(Stored items)
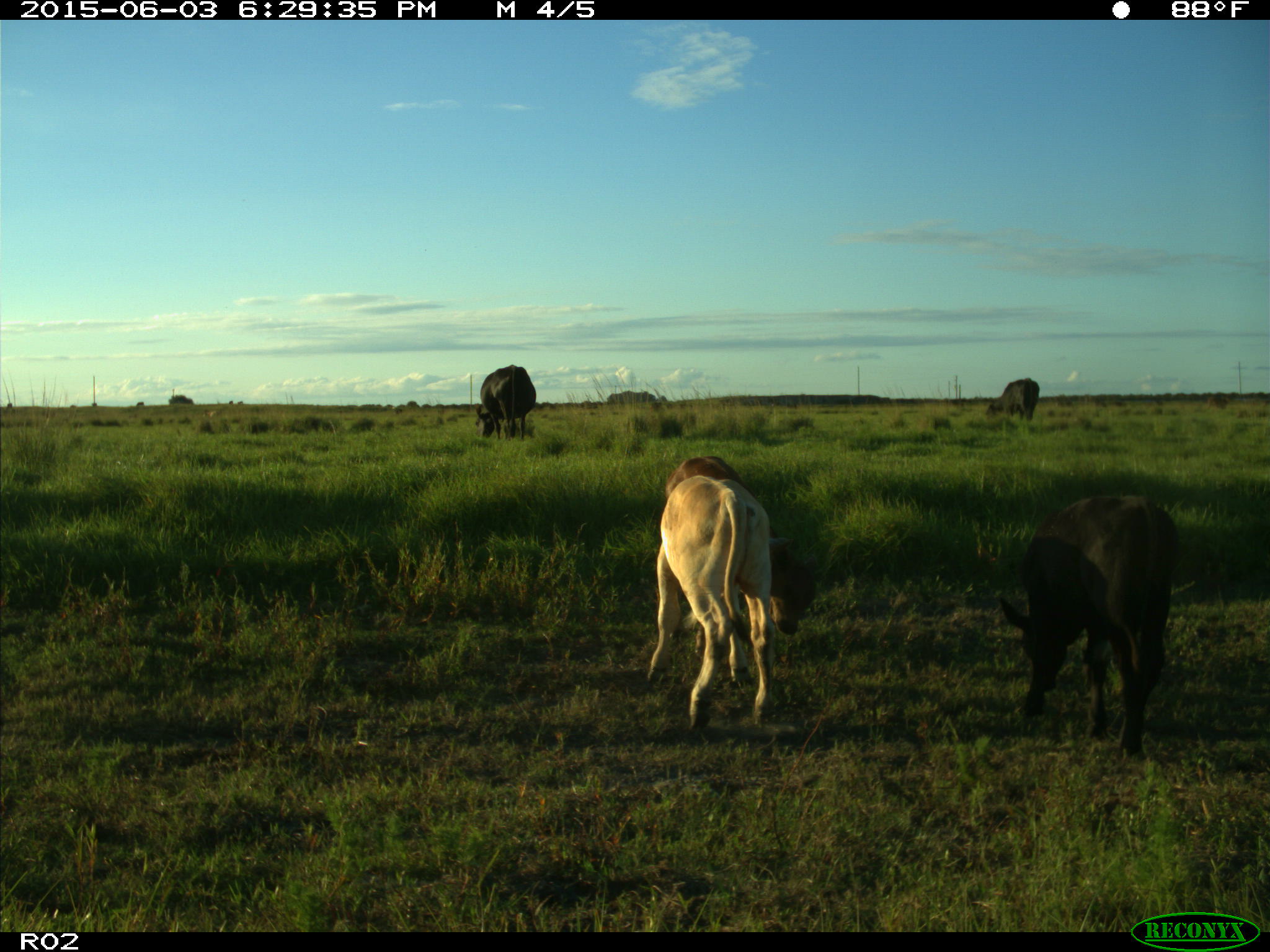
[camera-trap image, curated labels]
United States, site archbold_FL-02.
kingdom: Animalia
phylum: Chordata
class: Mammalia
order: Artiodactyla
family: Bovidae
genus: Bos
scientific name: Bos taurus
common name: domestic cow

--

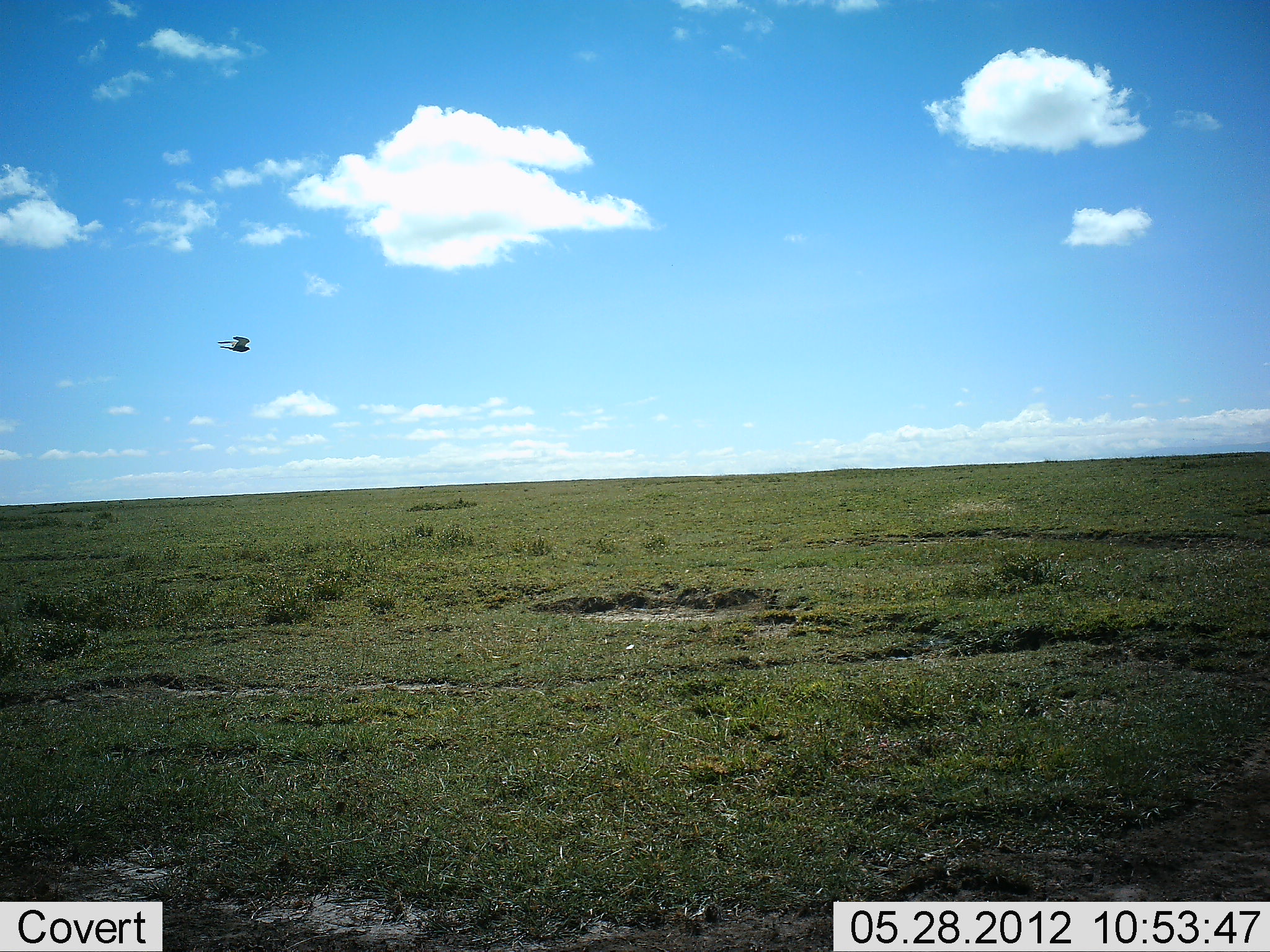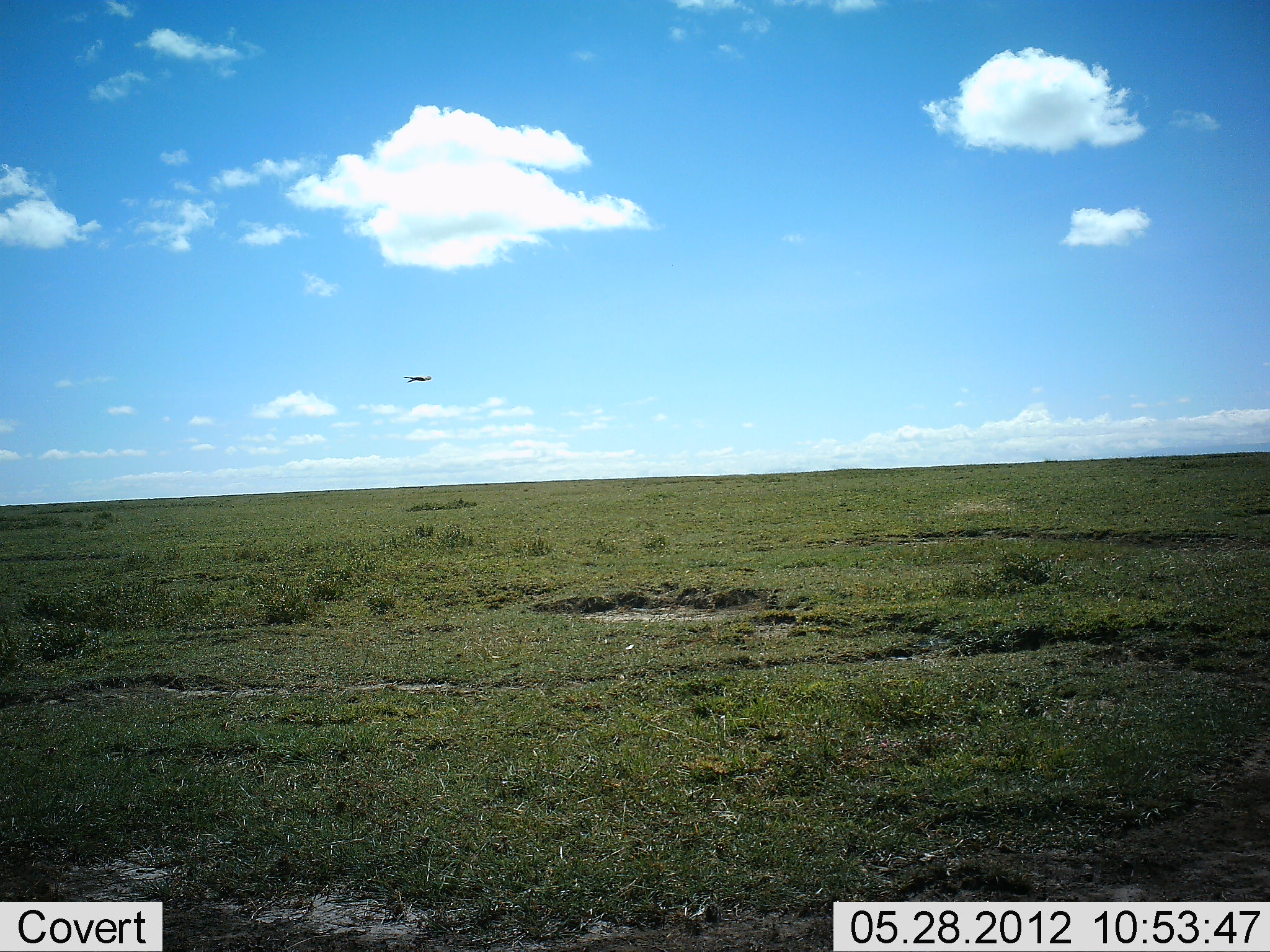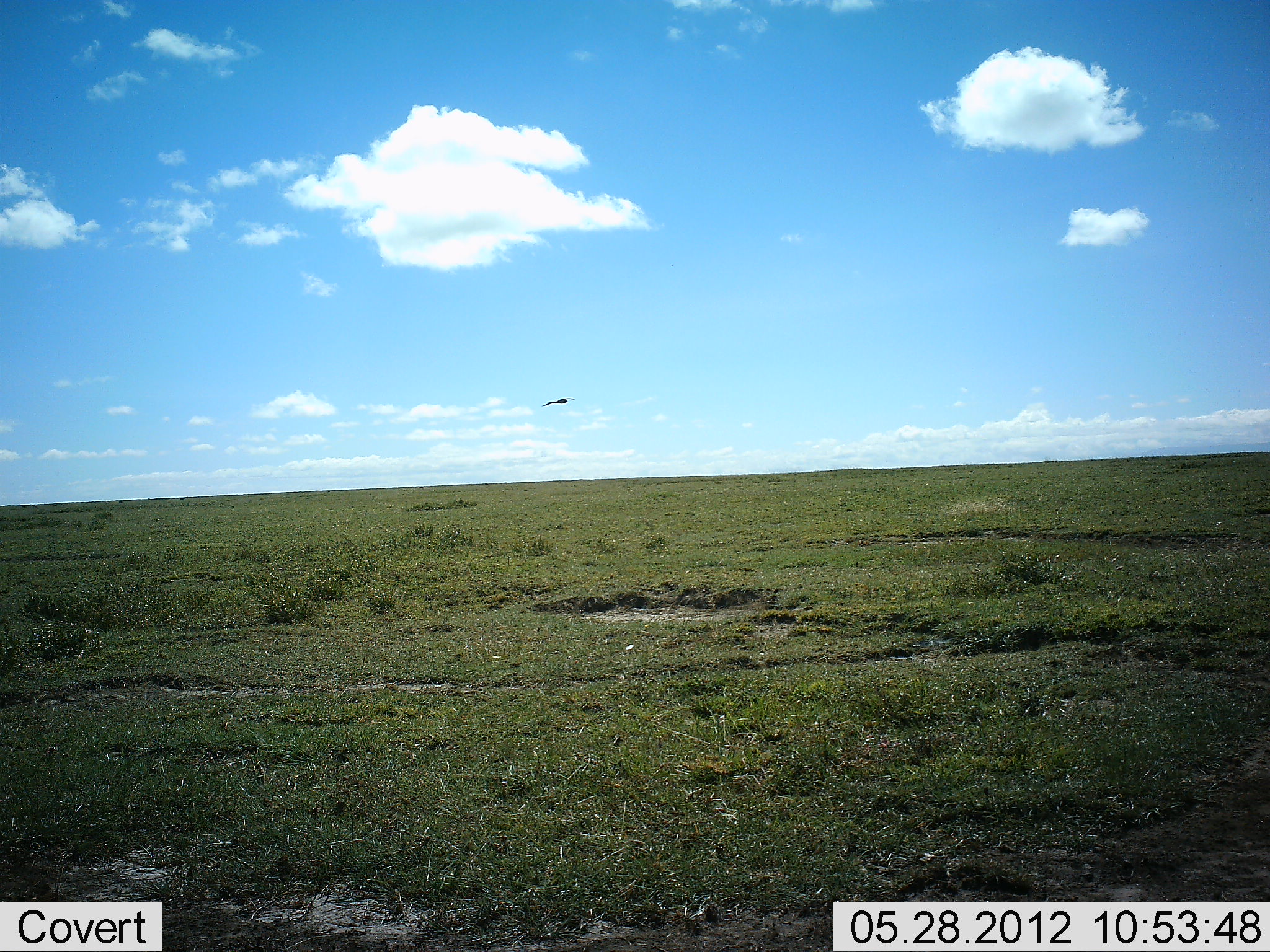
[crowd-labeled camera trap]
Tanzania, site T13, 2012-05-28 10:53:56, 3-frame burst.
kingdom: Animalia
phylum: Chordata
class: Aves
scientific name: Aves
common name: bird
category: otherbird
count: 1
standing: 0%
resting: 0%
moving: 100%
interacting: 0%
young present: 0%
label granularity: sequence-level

[Task goal] Retype the entries above exactly, but only from the line containing "[camera-trap image, curated labels]" through the line containing "common name: domestic cow", both included.

[Expected answer]
[camera-trap image, curated labels]
United States, site archbold_FL-02.
kingdom: Animalia
phylum: Chordata
class: Mammalia
order: Artiodactyla
family: Bovidae
genus: Bos
scientific name: Bos taurus
common name: domestic cow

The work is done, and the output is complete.